I suppose really it's best to give it the full rundown from top to bottom....the packaging conceived by Roland & Ele at Squoodge is just simply fantastic, from the sepia toned image of The Snake Oil Company members on the front of the cover to the printed, heavy-weight die-cut inner, complete with added 'Snake Oil' (I always wondered what happened to Jagermeister empties). The vinyl is the usual quality you've come to expect from a Squoodge release, 180grm+ with the first 100 copies on red vinyl and then just 350 copies on black vinyl which means that if you are reading this after the end of July's long gone !  Side one sets the tone and kicks off with 'Franny Lee Stomp' a fiddle driven stomper with some pretty decent guitar work thrown in for good measure. Next up 'That Is Why She's Gone' is classic C&W subject matter of which no self respecting album of this genre should have missing, lovely steel/laptop work and a smattering of 'lonely cowboy' harp playing give it that authentic feel even though it's a Mr Bontempi original !  'Dixie Fried' should be familiar to most of you who bother reading this blog and if it isn't....may I suggest you go get yourself some Carl Perkins albums forthwith. 'Apache Cry' was written by Marcel & Paul Sheahan and rests firmly in that Indian lament style complete with the classic 'injun' rhythm.....Hmmm, The Doors classic, a Ouija board and someone channeling the spirit of the dearly departed Johnny Cash......this just has to be heard, Spooky !

A rather ltd edition of just 77 copies !
Much Ink has been used over the years regarding 'Misirlou'...Greek, Turk or even Egyptian in origin ? 150 years old ? probably older but frankly this is a great version with a distinctly Arabic/Flamenco(ish) feel to it and not a surfboard in sight, Adagio.....Allegro....Adagio !  Finishing up the first side is a bit of happy, hillbilly hoedown, 'Pistol Boogie'....Great stuff indeed. 

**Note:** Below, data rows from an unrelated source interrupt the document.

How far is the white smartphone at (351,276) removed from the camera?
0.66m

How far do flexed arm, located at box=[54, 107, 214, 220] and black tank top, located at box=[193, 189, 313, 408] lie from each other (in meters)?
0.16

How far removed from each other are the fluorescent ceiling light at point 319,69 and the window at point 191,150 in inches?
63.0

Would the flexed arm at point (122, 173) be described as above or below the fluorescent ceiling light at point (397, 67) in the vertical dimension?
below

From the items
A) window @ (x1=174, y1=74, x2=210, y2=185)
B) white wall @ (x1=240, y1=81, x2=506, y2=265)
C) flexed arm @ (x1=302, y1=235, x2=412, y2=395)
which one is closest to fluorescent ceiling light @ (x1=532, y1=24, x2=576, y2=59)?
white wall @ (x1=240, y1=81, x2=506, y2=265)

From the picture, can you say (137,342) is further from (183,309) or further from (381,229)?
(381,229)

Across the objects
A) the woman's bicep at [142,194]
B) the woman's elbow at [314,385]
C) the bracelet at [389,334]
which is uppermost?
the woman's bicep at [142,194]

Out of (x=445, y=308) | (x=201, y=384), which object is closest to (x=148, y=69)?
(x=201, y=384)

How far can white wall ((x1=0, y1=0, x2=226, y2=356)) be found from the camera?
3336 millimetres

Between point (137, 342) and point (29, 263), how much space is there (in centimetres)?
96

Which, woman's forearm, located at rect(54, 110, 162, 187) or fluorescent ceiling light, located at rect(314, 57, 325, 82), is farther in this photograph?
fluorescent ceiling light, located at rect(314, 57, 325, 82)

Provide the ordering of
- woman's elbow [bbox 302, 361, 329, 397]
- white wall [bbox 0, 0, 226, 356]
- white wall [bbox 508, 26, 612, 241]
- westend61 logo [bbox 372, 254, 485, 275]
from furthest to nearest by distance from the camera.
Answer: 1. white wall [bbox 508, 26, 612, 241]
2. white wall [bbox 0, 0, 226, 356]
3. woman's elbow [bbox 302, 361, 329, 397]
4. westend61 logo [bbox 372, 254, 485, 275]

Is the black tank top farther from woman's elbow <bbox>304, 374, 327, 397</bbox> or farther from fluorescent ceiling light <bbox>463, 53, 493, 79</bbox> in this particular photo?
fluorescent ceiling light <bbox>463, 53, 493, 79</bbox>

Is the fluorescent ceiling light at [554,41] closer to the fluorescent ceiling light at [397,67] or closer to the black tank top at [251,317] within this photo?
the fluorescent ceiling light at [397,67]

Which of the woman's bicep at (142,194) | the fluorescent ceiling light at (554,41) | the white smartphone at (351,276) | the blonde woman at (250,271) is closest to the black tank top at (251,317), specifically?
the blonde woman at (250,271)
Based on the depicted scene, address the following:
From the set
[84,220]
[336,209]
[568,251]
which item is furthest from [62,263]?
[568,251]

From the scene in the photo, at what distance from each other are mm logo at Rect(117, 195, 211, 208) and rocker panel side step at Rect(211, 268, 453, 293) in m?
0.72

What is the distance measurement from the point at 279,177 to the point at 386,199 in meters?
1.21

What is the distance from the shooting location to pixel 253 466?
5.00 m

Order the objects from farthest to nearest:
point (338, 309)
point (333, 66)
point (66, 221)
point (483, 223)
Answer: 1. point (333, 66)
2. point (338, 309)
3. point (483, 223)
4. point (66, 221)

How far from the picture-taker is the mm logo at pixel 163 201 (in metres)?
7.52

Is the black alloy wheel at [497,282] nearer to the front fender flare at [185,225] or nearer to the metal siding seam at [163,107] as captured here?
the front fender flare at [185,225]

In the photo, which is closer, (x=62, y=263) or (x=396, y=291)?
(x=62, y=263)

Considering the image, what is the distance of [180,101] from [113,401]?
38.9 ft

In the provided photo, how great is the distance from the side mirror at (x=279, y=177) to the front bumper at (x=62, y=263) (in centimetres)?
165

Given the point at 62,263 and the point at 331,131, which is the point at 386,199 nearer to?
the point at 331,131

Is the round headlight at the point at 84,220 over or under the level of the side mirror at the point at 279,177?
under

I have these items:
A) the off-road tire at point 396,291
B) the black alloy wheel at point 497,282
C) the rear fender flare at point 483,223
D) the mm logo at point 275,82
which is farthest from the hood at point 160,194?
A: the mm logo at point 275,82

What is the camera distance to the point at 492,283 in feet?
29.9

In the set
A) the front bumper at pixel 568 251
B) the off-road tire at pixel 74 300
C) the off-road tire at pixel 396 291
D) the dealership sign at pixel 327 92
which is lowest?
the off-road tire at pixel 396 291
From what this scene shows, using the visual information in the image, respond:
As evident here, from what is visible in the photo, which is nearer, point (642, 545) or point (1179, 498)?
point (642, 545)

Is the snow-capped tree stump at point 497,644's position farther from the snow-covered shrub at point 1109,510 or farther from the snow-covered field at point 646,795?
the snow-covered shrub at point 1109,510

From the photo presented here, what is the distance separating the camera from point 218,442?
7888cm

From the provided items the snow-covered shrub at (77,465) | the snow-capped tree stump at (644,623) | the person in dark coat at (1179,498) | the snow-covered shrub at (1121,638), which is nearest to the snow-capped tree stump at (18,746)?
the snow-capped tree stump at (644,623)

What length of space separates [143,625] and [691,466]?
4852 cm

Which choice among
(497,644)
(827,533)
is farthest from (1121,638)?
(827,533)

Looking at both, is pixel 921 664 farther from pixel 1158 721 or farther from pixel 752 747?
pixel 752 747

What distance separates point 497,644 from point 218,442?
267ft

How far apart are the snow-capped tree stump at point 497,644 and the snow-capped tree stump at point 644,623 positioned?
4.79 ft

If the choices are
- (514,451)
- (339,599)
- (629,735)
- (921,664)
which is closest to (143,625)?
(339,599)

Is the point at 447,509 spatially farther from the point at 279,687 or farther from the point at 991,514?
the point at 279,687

Side two starts off with a great version of the Shorty Long song 'Burned Toast & Black Coffee' with who, I'm assuming, is Ira on lead vocals....class. Bit of Bo Diddley is always welcome here and this is no different, countrified 'Who Do You Love' anyone ?  'Ghost Memories' starts out with a nod to Ennio Morricone but quickly slips into classic fiddle and steel guitar combo, nice melodies too.
'Matterhorn' evokes that kind of 'Marlboroman' cowboy image, rambles along with a rhythm you could ride a horse to, although it's about the perils of mountain climbing !
The next track is Warren Smith's brilliant 'Uranium Rock' probably better known to a lot of you as being covered by The Cramps, The Snake Oil Co tear this up and put a hillbilly spin on it making actually closer to the original than later versions.
I'm a little confused about 'Working Girl' is it about the fact that his girlfriend has a job or that she is a 'working girl' ?  either way, great song and the album comes to a close with 'All I Can Do Is Cry' showcasing what a great vocalist Marcel is. This is one hell of an album and the strange thing about it is that you don't even have to appreciate country styled music, per se, to like it.....Weird that !  A way cool album, superbely packaged and full of surprises......AWESOME.